An ambitious, uneven account of hitchhiking across three continents, from a smart but surprisingly immature British travel writer.
Beginning on the island of Tasmania in Southern Australia, Maslin (Socialist Dreams and Beauty Queens: A Couchsurfer's Memoir of Venezuela, 2011, etc.) set out to travel home to London relying entirely on free rides from strangers. The author spends just as much time describing the characters he met—with their strange customs and languages—as on painting a full picture of the places he visited.

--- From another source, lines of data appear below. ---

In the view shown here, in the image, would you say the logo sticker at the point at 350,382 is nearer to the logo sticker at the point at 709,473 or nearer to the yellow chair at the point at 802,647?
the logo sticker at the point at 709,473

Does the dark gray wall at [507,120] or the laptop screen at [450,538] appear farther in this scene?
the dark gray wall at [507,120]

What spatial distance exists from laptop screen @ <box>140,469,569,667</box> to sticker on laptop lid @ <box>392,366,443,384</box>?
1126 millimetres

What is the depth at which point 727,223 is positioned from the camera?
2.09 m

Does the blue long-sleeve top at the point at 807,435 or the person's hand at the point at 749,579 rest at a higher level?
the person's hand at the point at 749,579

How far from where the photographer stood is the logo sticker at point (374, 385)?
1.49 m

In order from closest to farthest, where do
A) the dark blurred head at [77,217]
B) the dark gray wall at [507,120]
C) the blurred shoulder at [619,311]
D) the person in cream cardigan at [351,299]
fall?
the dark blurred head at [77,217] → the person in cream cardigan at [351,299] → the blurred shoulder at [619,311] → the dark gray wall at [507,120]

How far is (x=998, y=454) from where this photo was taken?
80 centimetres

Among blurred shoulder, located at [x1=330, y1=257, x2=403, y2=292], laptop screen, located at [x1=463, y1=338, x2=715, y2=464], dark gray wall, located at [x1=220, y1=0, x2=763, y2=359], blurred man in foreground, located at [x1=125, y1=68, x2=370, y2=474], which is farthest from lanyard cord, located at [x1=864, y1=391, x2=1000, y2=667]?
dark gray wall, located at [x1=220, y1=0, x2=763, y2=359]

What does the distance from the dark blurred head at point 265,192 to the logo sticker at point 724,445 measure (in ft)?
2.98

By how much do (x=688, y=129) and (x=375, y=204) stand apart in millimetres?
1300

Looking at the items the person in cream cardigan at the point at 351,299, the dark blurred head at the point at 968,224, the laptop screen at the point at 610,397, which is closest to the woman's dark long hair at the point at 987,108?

After recounting a ride that delivered him “into the Indonesian equivalent of the Sopranos,” Maslin devotes an entire chapter to describing what he sees as key in understanding modern Indonesia: “the bloody legacy of the country’s former dictator…and the role Western governments…played in his rise to power.” The author’s use of footnotes helps him expand on and support his opinionated political views and well-researched accounts of history, which give context to his personal experiences. He also employs footnotes less seriously—e.g., when a Thai man asked about the size of a certain body part of Maslin’s, his response, “Erm, sufficient,” is accompanied by this footnote: “Remember that British understatement a moment ago?” The author’s boyish humor and privilege can come across less than favorably, such as when he throws a “petulant” fit at a local tour operator or the ways in which he refers to women—e.g., a language confusion in China resulted in “a rather worn-looking middle-aged woman in high heels…classic mutton dressed as lamb” appearing at his hotel room door.
Readers who have been waiting for Tucker Max to travel more fully will be thrilled to discover Maslin’s antics, which will likely turn off some readers. However, those charmed by the author’s guile and those who choose to push past their annoyance will be rewarded with an honest and gripping travel narrative.